André Glucksmann desarrolló un discurso antitotalitario y contribuyó a sacar de la penumbra la realidad de los sistemas de tipo soviético. Y emprendió la deconstrucción de los mitos del progresismo: la visión teleológica de la historia, las fantasías de reconciliación final, la ilusión del bien. Para Glucksmann cualquier fantasía sobre la superación del mal es mortífera. Es la muerte del hombre. Crítico con las efímeras teorías del fin de la historia, dedicó alguno de sus mejores libros al nihilismo terrorista. Su activismo intelectual le llevó a defender la guerra de Irak, lo que nos sirvió para aprender el valor de la amistad: superamos aquel trance sin un rasguño en la relación personal.

....

> _Instrucción escrita a_:
Reproduce literalmente las líneas de los registros, desde la primera hasta la que contiene "1606 millimetres", ambas incluidas.

> _Datos proporcionados_:
....

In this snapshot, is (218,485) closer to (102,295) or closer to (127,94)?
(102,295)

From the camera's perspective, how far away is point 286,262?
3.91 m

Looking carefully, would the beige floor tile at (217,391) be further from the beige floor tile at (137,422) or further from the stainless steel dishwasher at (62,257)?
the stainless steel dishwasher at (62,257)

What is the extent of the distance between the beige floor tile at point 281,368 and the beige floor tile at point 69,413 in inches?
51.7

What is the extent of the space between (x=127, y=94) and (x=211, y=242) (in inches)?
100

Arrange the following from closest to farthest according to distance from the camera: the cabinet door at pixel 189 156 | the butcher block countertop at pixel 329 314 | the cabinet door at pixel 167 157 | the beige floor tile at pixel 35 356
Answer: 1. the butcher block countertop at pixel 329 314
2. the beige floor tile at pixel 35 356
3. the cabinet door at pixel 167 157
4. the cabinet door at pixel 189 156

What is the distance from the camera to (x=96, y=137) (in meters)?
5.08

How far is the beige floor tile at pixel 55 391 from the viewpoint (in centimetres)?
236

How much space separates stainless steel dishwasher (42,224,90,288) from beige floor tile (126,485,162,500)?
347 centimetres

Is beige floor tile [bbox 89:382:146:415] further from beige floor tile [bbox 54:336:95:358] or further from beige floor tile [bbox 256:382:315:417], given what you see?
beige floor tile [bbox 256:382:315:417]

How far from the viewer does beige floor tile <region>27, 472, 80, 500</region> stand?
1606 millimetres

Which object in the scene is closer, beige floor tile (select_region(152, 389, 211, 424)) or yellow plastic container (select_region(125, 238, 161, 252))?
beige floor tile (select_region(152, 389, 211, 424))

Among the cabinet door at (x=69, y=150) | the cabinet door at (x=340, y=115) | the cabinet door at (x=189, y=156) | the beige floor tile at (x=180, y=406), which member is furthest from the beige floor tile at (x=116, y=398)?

....

> _Instrucción escrita b_:
En el texto sobre André Glucksmann, reescribe el fragmento desde "André Glucksmann desarrolló" hasta "la relación personal.", ambos incluidos, cambiando "penumbra" por "sombra".

> _Respuesta correcta a_:
In this snapshot, is (218,485) closer to (102,295) or closer to (127,94)?
(102,295)

From the camera's perspective, how far away is point 286,262?
3.91 m

Looking carefully, would the beige floor tile at (217,391) be further from the beige floor tile at (137,422) or further from the stainless steel dishwasher at (62,257)?
the stainless steel dishwasher at (62,257)

What is the extent of the distance between the beige floor tile at point 281,368 and the beige floor tile at point 69,413 in inches?
51.7

What is the extent of the space between (x=127, y=94) and (x=211, y=242) (in inches)?
100

Arrange the following from closest to farthest according to distance from the camera: the cabinet door at pixel 189 156 | the butcher block countertop at pixel 329 314 | the cabinet door at pixel 167 157 | the beige floor tile at pixel 35 356
Answer: 1. the butcher block countertop at pixel 329 314
2. the beige floor tile at pixel 35 356
3. the cabinet door at pixel 167 157
4. the cabinet door at pixel 189 156

What is the distance from the camera to (x=96, y=137) (in meters)?
5.08

How far is the beige floor tile at pixel 55 391 from the viewpoint (in centimetres)?
236

How much space separates stainless steel dishwasher (42,224,90,288) from beige floor tile (126,485,162,500)?
347 centimetres

Is beige floor tile [bbox 89:382:146:415] further from beige floor tile [bbox 54:336:95:358] or further from beige floor tile [bbox 256:382:315:417], given what you see?
beige floor tile [bbox 256:382:315:417]

How far from the viewer does beige floor tile <region>27, 472, 80, 500</region> stand?
1606 millimetres

> _Respuesta correcta b_:
André Glucksmann desarrolló un discurso antitotalitario y contribuyó a sacar de la sombra la realidad de los sistemas de tipo soviético. Y emprendió la deconstrucción de los mitos del progresismo: la visión teleológica de la historia, las fantasías de reconciliación final, la ilusión del bien. Para Glucksmann cualquier fantasía sobre la superación del mal es mortífera. Es la muerte del hombre. Crítico con las efímeras teorías del fin de la historia, dedicó alguno de sus mejores libros al nihilismo terrorista. Su activismo intelectual le llevó a defender la guerra de Irak, lo que nos sirvió para aprender el valor de la amistad: superamos aquel trance sin un rasguño en la relación personal.